Now from the off, I should tell you I have been an environmentalist concerned about carbon emissions since growing up as a young boy in New Zealand scared to death about the then-depleting ozone layer. Of course, we need to protect our natural world – and in the UK that’s exactly what we have been doing, making us the most environmentally friendly country in the developed world.


We will continue to do our bit to save the environment, at a much-increased rate over the next decade. But I have two issues that I want to tackle.

First, the hysterical and purposely provocative language coming from the United Nations today via the Intergovernmental Panel on Climate Change, like Code Red, is designed to cause fear, especially among young people, just like me three decades ago. This is straight out of the UN’s playbook.

As Guido Fawkes reported today, the UN has been predicting planetary disaster for decades, usually scheduled to happen in about a decade’s time. There’s ample proof of that.

It was way back in 1972 that Maurice Strong, the first UN Environment Programme director said that the world “had just ten years to avoid catastrophe”. Ten years later, his replacement Mostafa Tolba said we had until the turn of the millennium before dealing with “an environmental catastrophe as irreversible as any nuclear holocaust”.

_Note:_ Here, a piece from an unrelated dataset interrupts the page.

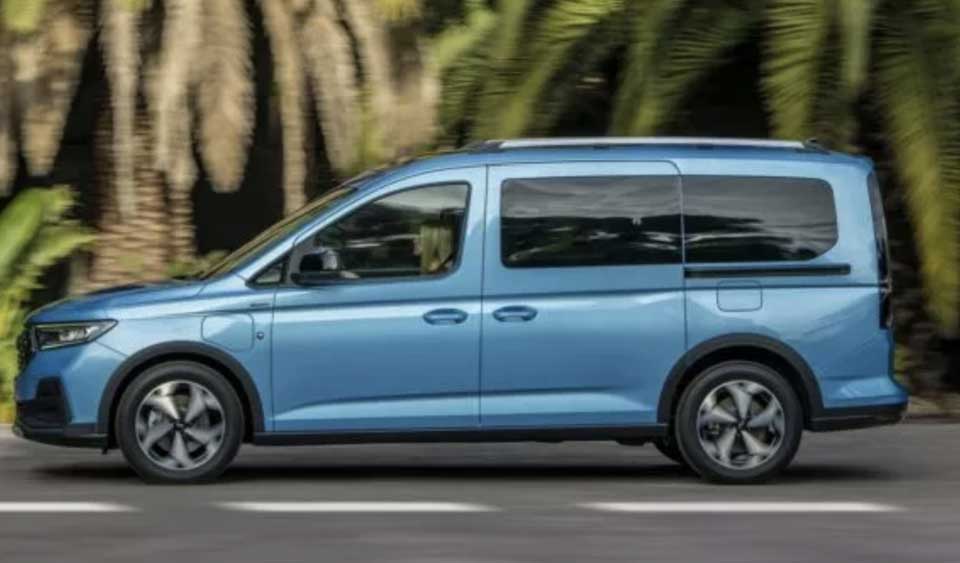 Ford Tourneo Connect 1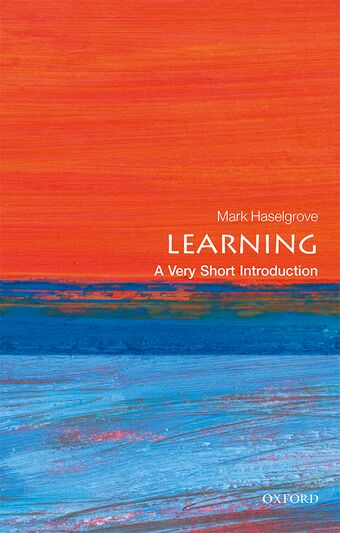 Learning book cover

As 1990 rolled around Tolba said we had just five years, “otherwise we’d lose the climate struggle”. You get the drift.

Perhaps it’s a successful PR strategy to allow leaders to convince their populations they need to spend more taxpayer money to combat climate change. But I resent the constant spreading of terror – especially given we are making plans and being at the forefront of change.

What the UN should really be doing is calling out international bad actors like China – by far the worst carbon criminal, responsible for 29.1 per cent of all emissions. But that wouldn’t be PC.

It’s far easier to target liberal democracies like the UK, where Extinction Rebellion mobs run wild.